*Set task:* Take the data that follows and retype it word for word.

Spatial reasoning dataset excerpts

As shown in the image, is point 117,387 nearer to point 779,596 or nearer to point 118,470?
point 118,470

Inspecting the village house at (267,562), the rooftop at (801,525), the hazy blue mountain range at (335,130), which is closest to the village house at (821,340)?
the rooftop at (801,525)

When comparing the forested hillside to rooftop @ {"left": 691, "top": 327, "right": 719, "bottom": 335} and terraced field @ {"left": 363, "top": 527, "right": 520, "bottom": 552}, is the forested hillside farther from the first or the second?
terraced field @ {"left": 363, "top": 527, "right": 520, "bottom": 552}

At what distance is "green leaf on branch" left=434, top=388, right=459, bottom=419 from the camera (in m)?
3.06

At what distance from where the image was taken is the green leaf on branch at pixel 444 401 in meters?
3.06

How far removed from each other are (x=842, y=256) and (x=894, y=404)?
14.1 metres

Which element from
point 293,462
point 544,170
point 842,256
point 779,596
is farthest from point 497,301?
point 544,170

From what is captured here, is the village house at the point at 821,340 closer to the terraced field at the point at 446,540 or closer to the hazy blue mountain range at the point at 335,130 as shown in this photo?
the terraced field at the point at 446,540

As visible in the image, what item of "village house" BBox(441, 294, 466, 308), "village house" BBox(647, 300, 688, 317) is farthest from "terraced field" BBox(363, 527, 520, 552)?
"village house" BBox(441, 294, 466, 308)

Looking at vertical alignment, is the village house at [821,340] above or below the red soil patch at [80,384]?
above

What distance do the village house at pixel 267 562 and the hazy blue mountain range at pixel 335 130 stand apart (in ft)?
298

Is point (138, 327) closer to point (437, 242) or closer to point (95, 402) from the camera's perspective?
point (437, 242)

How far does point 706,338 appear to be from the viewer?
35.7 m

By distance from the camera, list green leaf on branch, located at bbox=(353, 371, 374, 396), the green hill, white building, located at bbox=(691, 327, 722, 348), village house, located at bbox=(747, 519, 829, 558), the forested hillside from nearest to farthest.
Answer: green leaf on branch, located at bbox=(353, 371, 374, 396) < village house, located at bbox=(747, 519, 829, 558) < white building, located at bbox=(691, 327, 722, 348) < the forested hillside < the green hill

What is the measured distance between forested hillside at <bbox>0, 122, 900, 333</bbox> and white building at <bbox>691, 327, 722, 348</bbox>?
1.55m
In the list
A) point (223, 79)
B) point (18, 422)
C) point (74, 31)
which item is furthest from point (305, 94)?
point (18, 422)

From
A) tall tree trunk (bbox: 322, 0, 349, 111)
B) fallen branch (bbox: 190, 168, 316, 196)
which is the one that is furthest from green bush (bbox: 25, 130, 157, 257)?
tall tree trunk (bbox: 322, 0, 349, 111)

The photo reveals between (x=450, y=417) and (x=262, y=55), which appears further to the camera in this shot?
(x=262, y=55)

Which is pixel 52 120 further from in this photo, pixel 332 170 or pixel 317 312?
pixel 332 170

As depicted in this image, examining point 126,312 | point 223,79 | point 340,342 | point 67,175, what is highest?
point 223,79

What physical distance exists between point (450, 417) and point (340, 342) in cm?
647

*The reply:*
As shown in the image, is point 117,387 nearer to point 779,596 or nearer to point 118,470?
point 118,470

Inspecting the village house at (267,562), the rooftop at (801,525), the hazy blue mountain range at (335,130), which is closest to the village house at (821,340)?
the rooftop at (801,525)

When comparing the forested hillside to rooftop @ {"left": 691, "top": 327, "right": 719, "bottom": 335} and terraced field @ {"left": 363, "top": 527, "right": 520, "bottom": 552}, is the forested hillside farther from the first or the second?
terraced field @ {"left": 363, "top": 527, "right": 520, "bottom": 552}

At what distance is "green leaf on branch" left=434, top=388, right=459, bottom=419 from the camera (in m)?
3.06

At what distance from where the image was taken is the green leaf on branch at pixel 444 401 in meters?
3.06

How far removed from each other are (x=842, y=256) and (x=894, y=404)?
14.1 metres

Which element from
point 293,462
point 544,170
point 842,256
point 779,596
is farthest from point 497,301?
point 544,170

From what is captured here, is the village house at the point at 821,340 closer to the terraced field at the point at 446,540 or closer to the hazy blue mountain range at the point at 335,130 as shown in this photo?
the terraced field at the point at 446,540

As visible in the image, what item of "village house" BBox(441, 294, 466, 308), "village house" BBox(647, 300, 688, 317) is farthest from "terraced field" BBox(363, 527, 520, 552)?
"village house" BBox(441, 294, 466, 308)

Looking at vertical alignment, is the village house at [821,340] above or below the red soil patch at [80,384]?
above

What distance do the village house at pixel 267 562 and the hazy blue mountain range at pixel 335 130 stand apart (in ft)?
298

Is point (138, 327) closer to point (437, 242) or closer to point (95, 402) from the camera's perspective?
point (437, 242)

How far does point 706,338 appear to be from the viewer?
35.7 m

By distance from the camera, list green leaf on branch, located at bbox=(353, 371, 374, 396), the green hill, white building, located at bbox=(691, 327, 722, 348), village house, located at bbox=(747, 519, 829, 558), the forested hillside from nearest to farthest.
Answer: green leaf on branch, located at bbox=(353, 371, 374, 396) < village house, located at bbox=(747, 519, 829, 558) < white building, located at bbox=(691, 327, 722, 348) < the forested hillside < the green hill

What is the measured distance between forested hillside at <bbox>0, 122, 900, 333</bbox> and white building at <bbox>691, 327, 722, 348</bbox>?
1.55m
In the list
A) point (223, 79)
B) point (18, 422)
C) point (74, 31)
which item is furthest from point (305, 94)?
point (18, 422)

From
A) tall tree trunk (bbox: 322, 0, 349, 111)
B) fallen branch (bbox: 190, 168, 316, 196)
which is the one that is furthest from green bush (bbox: 25, 130, 157, 257)?
tall tree trunk (bbox: 322, 0, 349, 111)

The photo reveals between (x=450, y=417) and (x=262, y=55), which appears further to the camera in this shot?
(x=262, y=55)

Which is pixel 52 120 further from in this photo, pixel 332 170 or pixel 317 312?
pixel 332 170

As depicted in this image, examining point 126,312 | point 223,79 | point 340,342 | point 67,175, what is highest?
point 223,79

What physical distance exists between point (450, 417) and point (340, 342) in cm?
647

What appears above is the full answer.